Study: 10% of children get wrong dosages in the ED
Study: 10% of children get wrong dosages in the ED
Ten percent of children treated in the emergency department (ED) may get the wrong dose of medicine or be administered medication at the incorrect frequency, according to a new study.
The highest risk was for children seen between 4 a.m. and 8 a.m., children with severe disease, and kids seen on weekends. Children in those groups were between 1.5 and 2.5 times more likely to experience a medication prescribing error, according to the study led by Eran Kozer, MD, at the Hospital for Sick Children in Toronto. Errors also were more likely when a medical resident or intern had ordered the medication (Pediatrics 2002; 110:737-742).
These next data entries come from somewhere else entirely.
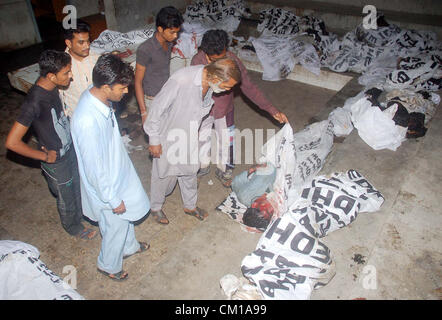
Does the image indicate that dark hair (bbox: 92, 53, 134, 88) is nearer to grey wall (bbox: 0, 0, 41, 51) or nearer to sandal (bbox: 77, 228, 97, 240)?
sandal (bbox: 77, 228, 97, 240)

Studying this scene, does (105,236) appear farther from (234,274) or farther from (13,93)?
(13,93)

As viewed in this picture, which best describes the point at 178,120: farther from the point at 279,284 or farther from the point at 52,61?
the point at 279,284

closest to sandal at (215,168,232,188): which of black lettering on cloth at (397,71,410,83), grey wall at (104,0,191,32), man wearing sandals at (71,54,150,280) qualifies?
man wearing sandals at (71,54,150,280)

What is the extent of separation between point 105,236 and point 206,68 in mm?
1545

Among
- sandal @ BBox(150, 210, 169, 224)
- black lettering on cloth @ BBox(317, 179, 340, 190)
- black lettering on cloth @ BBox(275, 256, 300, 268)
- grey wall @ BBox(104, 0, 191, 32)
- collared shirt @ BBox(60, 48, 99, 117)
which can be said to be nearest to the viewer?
black lettering on cloth @ BBox(275, 256, 300, 268)

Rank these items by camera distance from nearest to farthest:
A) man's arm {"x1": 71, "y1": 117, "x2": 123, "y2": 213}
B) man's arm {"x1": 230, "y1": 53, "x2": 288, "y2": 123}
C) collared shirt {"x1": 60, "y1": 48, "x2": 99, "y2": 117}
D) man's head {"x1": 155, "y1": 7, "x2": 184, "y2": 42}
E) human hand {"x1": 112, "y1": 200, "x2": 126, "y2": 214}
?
man's arm {"x1": 71, "y1": 117, "x2": 123, "y2": 213}
human hand {"x1": 112, "y1": 200, "x2": 126, "y2": 214}
collared shirt {"x1": 60, "y1": 48, "x2": 99, "y2": 117}
man's head {"x1": 155, "y1": 7, "x2": 184, "y2": 42}
man's arm {"x1": 230, "y1": 53, "x2": 288, "y2": 123}

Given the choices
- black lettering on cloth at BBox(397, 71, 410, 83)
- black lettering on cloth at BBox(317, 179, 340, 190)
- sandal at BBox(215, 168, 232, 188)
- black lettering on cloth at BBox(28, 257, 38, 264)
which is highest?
black lettering on cloth at BBox(397, 71, 410, 83)

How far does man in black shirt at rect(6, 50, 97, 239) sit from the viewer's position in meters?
2.24

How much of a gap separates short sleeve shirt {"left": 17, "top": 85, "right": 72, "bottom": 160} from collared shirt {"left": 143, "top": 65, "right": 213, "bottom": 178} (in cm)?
69

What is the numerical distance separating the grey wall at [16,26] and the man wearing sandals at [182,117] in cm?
708

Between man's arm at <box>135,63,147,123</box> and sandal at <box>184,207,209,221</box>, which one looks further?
sandal at <box>184,207,209,221</box>

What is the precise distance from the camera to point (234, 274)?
2.52m
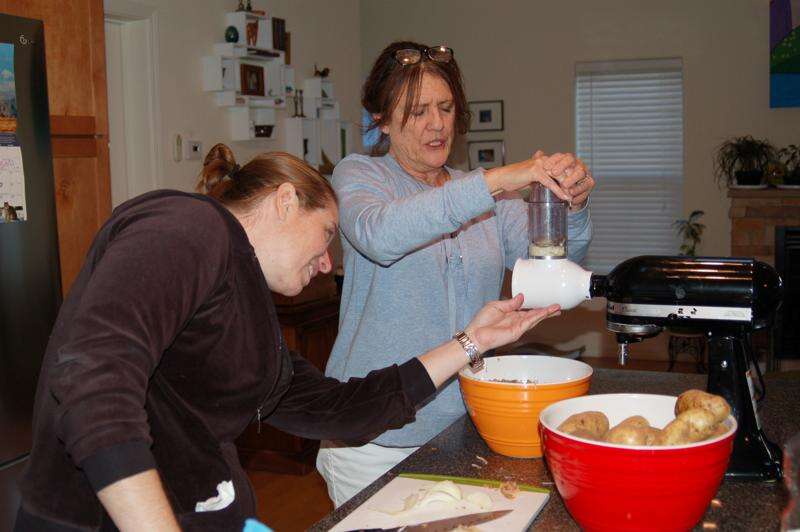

Kozer and colleagues report that between 44,000 and 98,000 people die each year in the United States as a result of medical errors. And prescribing errors, they note, occur most frequently in pediatric and EDs. The researchers evaluated medical records for 1,532 children treated in the ED of a pediatric hospital.
Two pediatricians independently decided whether a medication error had occurred and gave errors a numerical severity score.
Prescribing errors were identified in 10.1% of the charts. The most common types of prescribing errors were dosing errors, followed by drugs given with incorrect frequency. Kids seen between 4 a.m. and 8 a.m., and kids with severe disease were roughly 2.5 times more likely to have a prescribing error, the authors report. Those who went to the ED on a weekend were nearly 1.5 times likely to have a prescribing error.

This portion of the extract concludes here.